Dann heißt es: Auf zum Flughafen!

Vor der Abfahrt folgt eine herzliche Verabschiedung. Anna und Marcus überschütten sich gegenseitig mit Lob – und das durchaus nicht ganz zu Unrecht. Es scheint allerdings, als würde auch die Reisegruppe diese Einschätzung teilen. Gemeinsam haben wir schließlich viele außergewöhnliche Tage erlebt.

Der Flughafen ist schnell erreicht und auch der Check-in läuft eigentlich erstaunlich zügig. Nur eine temperamentvolle italienische Reisegruppe sorgt kurzfristig für etwas Bewegung im Ablauf. Doch diesen kleinen Wettkampf meistern wir souverän und erreichen als gefühlte Sieger den Sicherheitsbereich.

Für etwas Verwirrung sorgt dann die Anzeige unseres Abfluggates. Plötzlich steht dort etwas völlig anderes als erwartet. Wer kann auch ahnen, dass unser Flugzeug erst noch gemütlich vom Nordterminal zum Südterminal geschleppt wird? Selbst die Crew muss darüber schmunzeln.

Dann heißt es einsteigen, Platz nehmen und fast pünktlich hebt unsere Maschine ab. Während wir Alaska verlassen, beginnt draußen der Regen – und wie man hört, soll das Wetter auch in der kommenden Woche eher feucht bleiben. Nun ja, wenn Engel abreisen, darf der Himmel schon einmal ein paar Tränen vergießen.

Eine Mahlzeit, einige Filme und viele Erinnerungen später wird es ruhiger in der Kabine. Der eine oder andere döst ein wenig, andere schauen noch einmal aus dem Fenster oder lassen die vergangenen Wochen Revue passieren.

Eine beeindruckende Reise voller Natur, Tiere, Begegnungen und gemeinsamer Erlebnisse neigt sich langsam ihrem Ende entgegen – doch noch wartet die letzte Etappe zurück nach Deutschland.

Sonntag, den 23.8.2026 – Alaska sagt leise Goodbye

Eine kurze Nacht über den Wolken geht zu Ende. Mit einer Apfeltasche und einem Kaffee wird noch einmal für die letzte Etappe gestärkt, dann setzt unser A330neo überpünktlich zur Landung in Frankfurt an.

Nach dem langen Rollen über das Flughafengelände folgt noch die Busfahrt zum Terminal – ein letzter kleiner Umweg, bevor wir endgültig deutschen Boden betreten. Doch lange müssen wir nicht warten: Die Koffer lassen nicht lange auf sich warten und drehen schon bald ihre Runden auf dem Band.

Und dann ist er da, der Moment, der nach jeder großen Reise irgendwann kommen muss: die herzliche Verabschiedung. Es wird gedrückt, gelacht und so mancher Blick verrät, dass diese Reise wohl noch lange in Erinnerung bleiben wird.

Danach verteilt sich unsere Gruppe in alle Himmelsrichtungen. Jeder nimmt seinen Weg nach Hause – mit Koffern voller Souvenirs und Köpfen voller Erinnerungen an Kanada, Alaska, die Rocky Mountains, die Inside Passage, Denali und unzählige gemeinsame Erlebnisse.

Die Heimat hat uns wieder.

Doch eine Reise wie diese endet nicht wirklich am Flughafen.

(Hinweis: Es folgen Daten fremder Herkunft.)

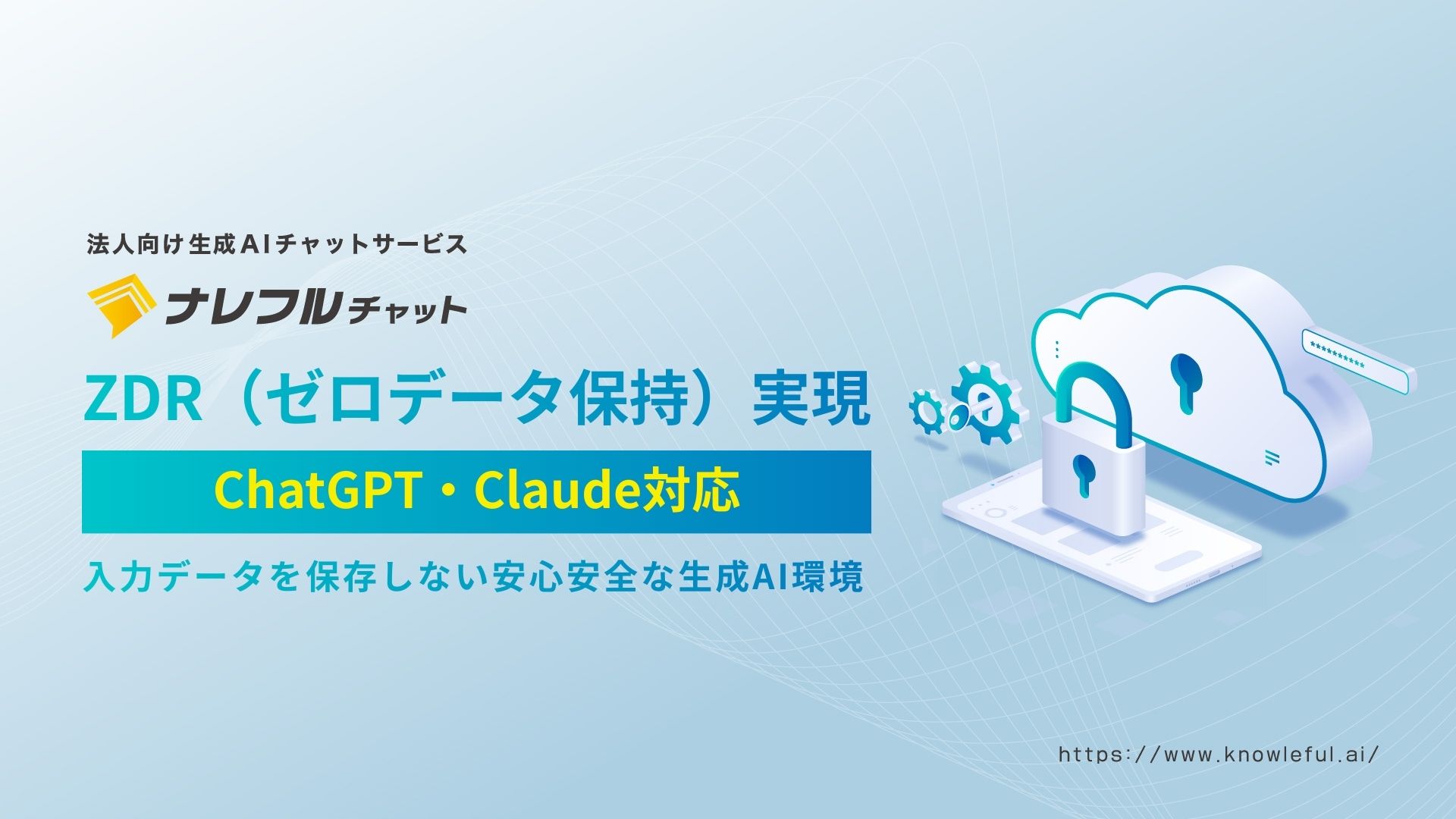 法人向け生成AIチャットサービス

ナレフルチャット

ZDR（ゼロデータ保持）実現

ChatGPT・Claude対応

入力データを保存しない安心安全な生成AI環境

**********

https://www.knowleful.ai/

Sie reist in den Geschichten weiter, die wir noch lange erzählen werden.


20 Tage voller spektakulärer Landschaften, wilder Tiere, großer Abenteuer und unvergesslicher gemeinsamer Momente liegen hinter uns. Von den Rocky Mountains über die Inside Passage bis nach Alaska und zum Denali – diese Reise hatte wirklich alles, was eine große Reise ausmacht.
Ich möchte mich bei euch allen ganz herzlich für eure Offenheit, eure gute Laune, eure Geduld und vor allem für das großartige Miteinander bedanken. Auch kleine Pannen wurden gemeinsam mit Humor genommen und aus vielen besonderen Augenblicken sind Erinnerungen geworden, die bleiben.
Danke, dass ihr diese Reise zu unserer gemeinsamen Reise gemacht habt. Es war mir eine große Freude, euch begleiten zu dürfen. Euer Marcus
Und nun heißt es: Fotos sortieren, Erinnerungen bewahren und schon mal überlegen wohin demnächst.